Posted: July 8, 2013 at 2:12 pm

After watching this video, I was inspired to think about attention in relation to the Integrative Theory that has been developed during this research project.

There is something very interesting in the way that attention is so strongly rooted to task demands, and begs the question of attention in the absence of those demands. We know that our eyes do not see what we perceive, but we may still perceive even when we are not engaged in a task. Perhaps the ongoing sensory information in the absence of task demands disappears, due to its complexity (by not being engaged in a task, we are not looking for anything in particular) and habituation, and that is what causes the onset of mind-wandering. Then there is the additional question: is there attention in dreaming and imagery? Some theories of imagery state that images are constructed in early visual cortex and then perceived the same as external perception. It is clear that our perception is more spatially stable than the information from our eyes, we don’t see our saccades, so the image we perceive is not the image in our early visual cortex, which is presumably more tied to the eyes and therefore more unstable. So when we imagine, do we produce an unstable image in the early cortex that is stabilized in later visual areas? Can we imagine moving images better in our periphery, and detailed colour images better in our fovea? If imagery is in the early VC, then the fovea and the periphery should effect imagery. Kosslyn’s studies have shown how things like field or view, smooth pursuit and resolution link perception and imagery, but it has also been shown that imagery is possible without the functional use of the early VC.

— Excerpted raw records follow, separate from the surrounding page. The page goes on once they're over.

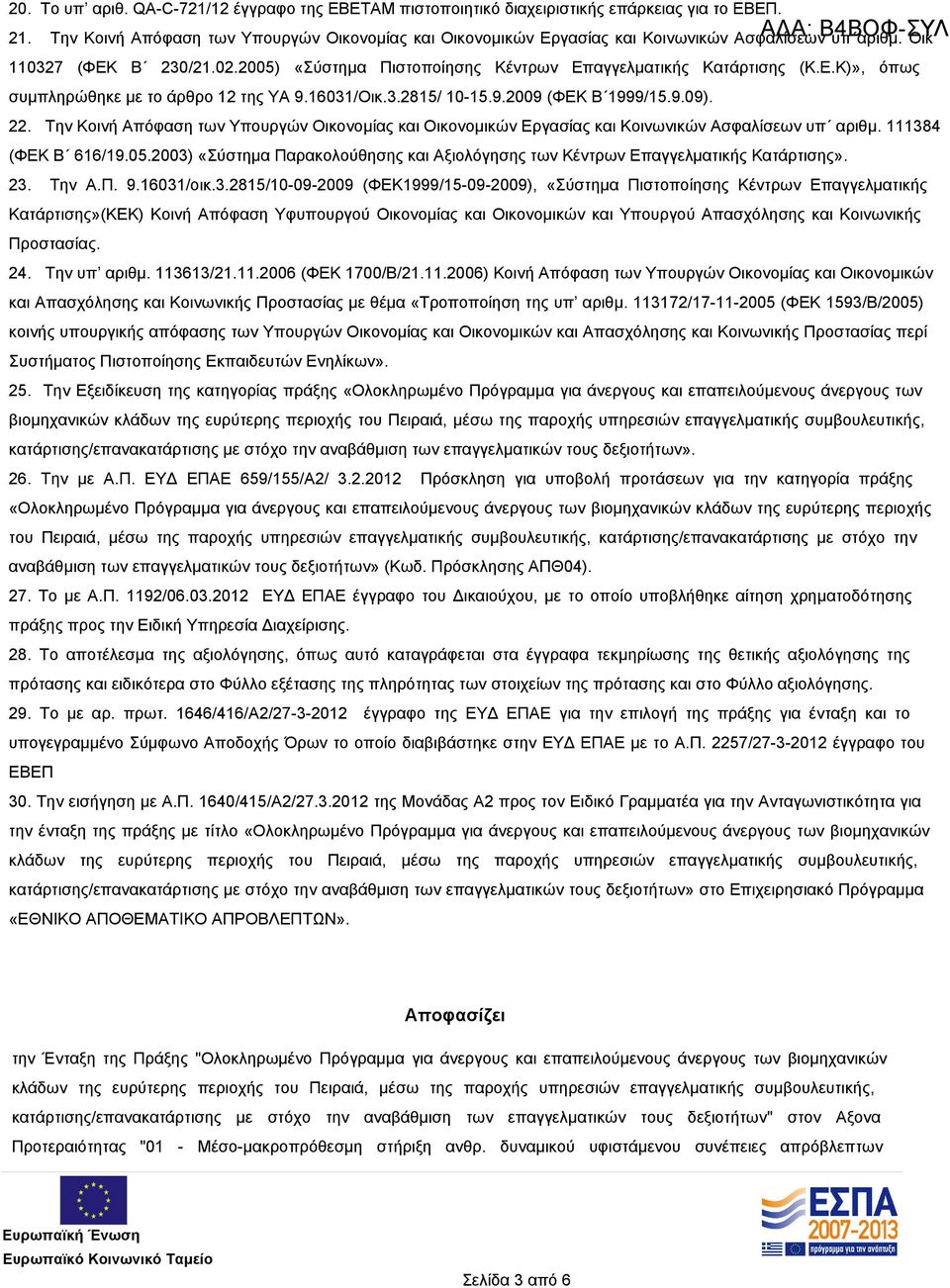 16031/Οικ.3.2815/ 10-15.9.2009 (ΦΕΚ Β 1999/15.9.09). 22. Την Κοινή Απόφαση των Υπουργών Οικονομίας και Οικονομικών Εργασίας και Κοινωνικών Ασφαλίσεων υπ αριθμ. 111384 (ΦΕΚ Β 616/19.05.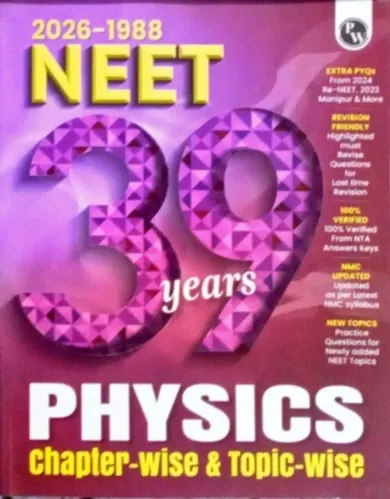 39 Years Neet Physics {2026-1988} Chapterwise & Topicwise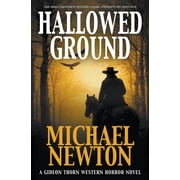 Gideon Thorn Hallowed Ground A Weird Western, Book 6, Paperback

The main conclusion I have come to in the Integrative Theory (of mental imagery, perception, dreaming and mind-wandering) is prediction / simulation. Our mind-wanderings and dreams are an expected sequence of events. They are an exploitation of implicit learning that teaches us what we need to pay attention to and what we can ignore in the world. We should then think about perception in relation to prediction also. Beyond task demands it’s our expectations of what may happen next that drives our attention.

I would go so far as to say that we can’t actually perceive without the ability to predict. Prediction is one of the most powerful ways we can constrain the complexity of sensory information to make sense of it. I would further say that it takes a lot of embodied sensory learning in the world for our brains to build up these predictions that allow us to perceive with increasing detail and complexity. This complexity is both a function of the complexity of sensory information in the world, and equally, from our increasingly accurate predictive mechanisms.